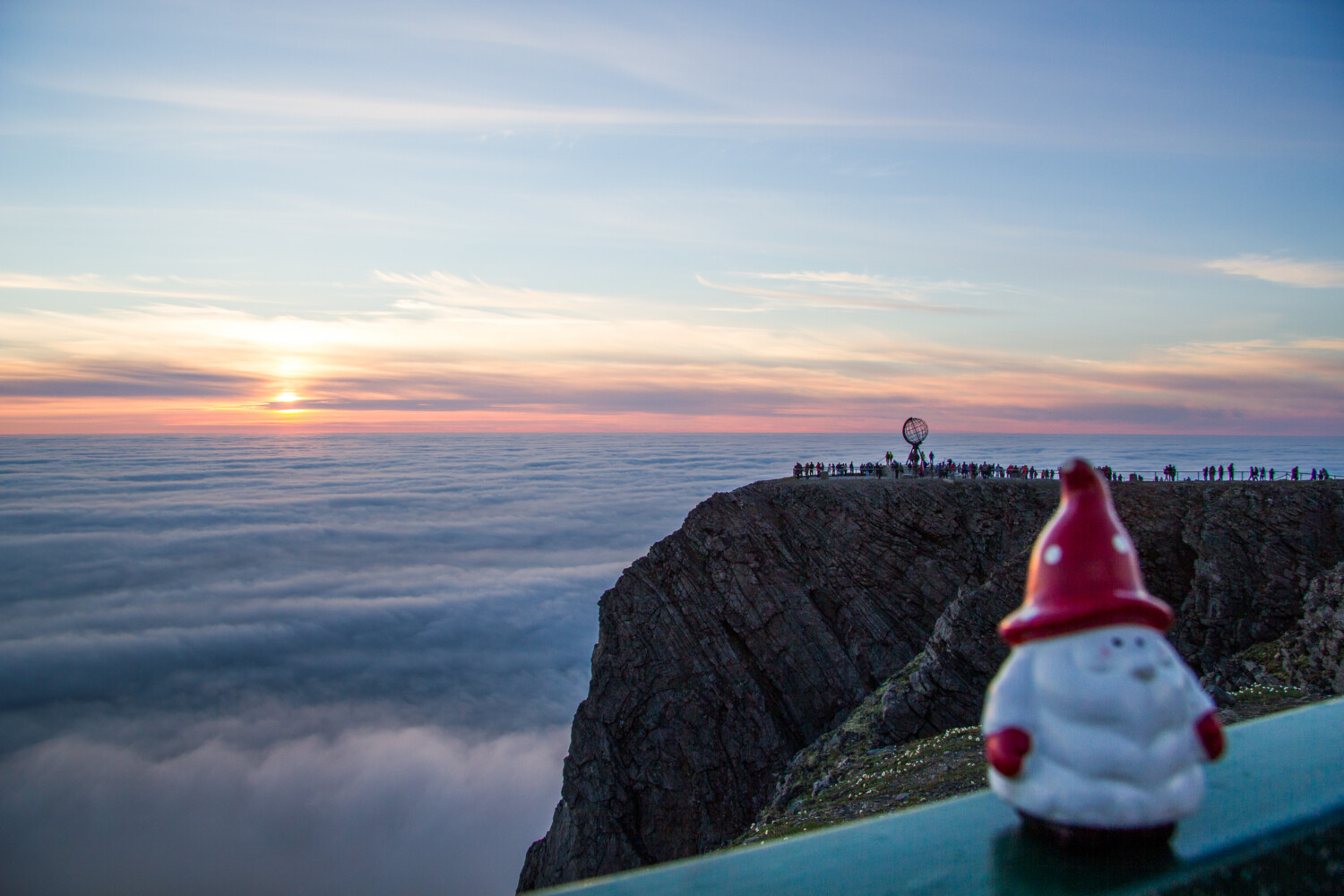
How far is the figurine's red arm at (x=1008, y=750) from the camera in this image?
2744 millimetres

----

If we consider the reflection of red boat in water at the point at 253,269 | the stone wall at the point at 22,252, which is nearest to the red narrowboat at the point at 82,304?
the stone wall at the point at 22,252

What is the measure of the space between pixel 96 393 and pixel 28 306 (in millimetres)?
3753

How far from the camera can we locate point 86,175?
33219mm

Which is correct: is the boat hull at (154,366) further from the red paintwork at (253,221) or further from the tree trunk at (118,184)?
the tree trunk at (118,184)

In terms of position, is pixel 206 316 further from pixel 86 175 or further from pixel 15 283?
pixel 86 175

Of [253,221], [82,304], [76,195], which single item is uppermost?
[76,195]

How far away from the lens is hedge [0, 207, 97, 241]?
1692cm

----

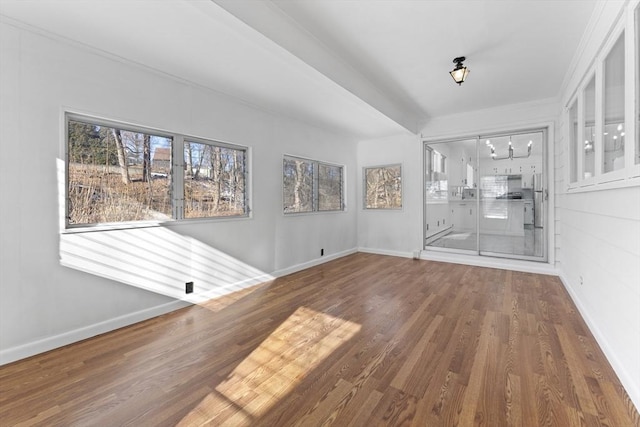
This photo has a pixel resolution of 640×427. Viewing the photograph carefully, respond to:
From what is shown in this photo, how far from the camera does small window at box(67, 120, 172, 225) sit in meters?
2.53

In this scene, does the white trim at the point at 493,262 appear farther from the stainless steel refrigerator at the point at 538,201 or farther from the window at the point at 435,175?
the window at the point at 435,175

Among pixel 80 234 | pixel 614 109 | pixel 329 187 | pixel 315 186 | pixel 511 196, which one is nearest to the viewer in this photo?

----

• **Problem description**
Locate each line in the entries above that contains the word "further" and copy those lines out. Matching is case-sensitive.

• **Final result**
Which is correct: is the boat hull at (154,366) further from the red paintwork at (253,221) or further from the tree trunk at (118,184)?
In terms of position, is pixel 206 316 further from pixel 86 175 or further from pixel 15 283?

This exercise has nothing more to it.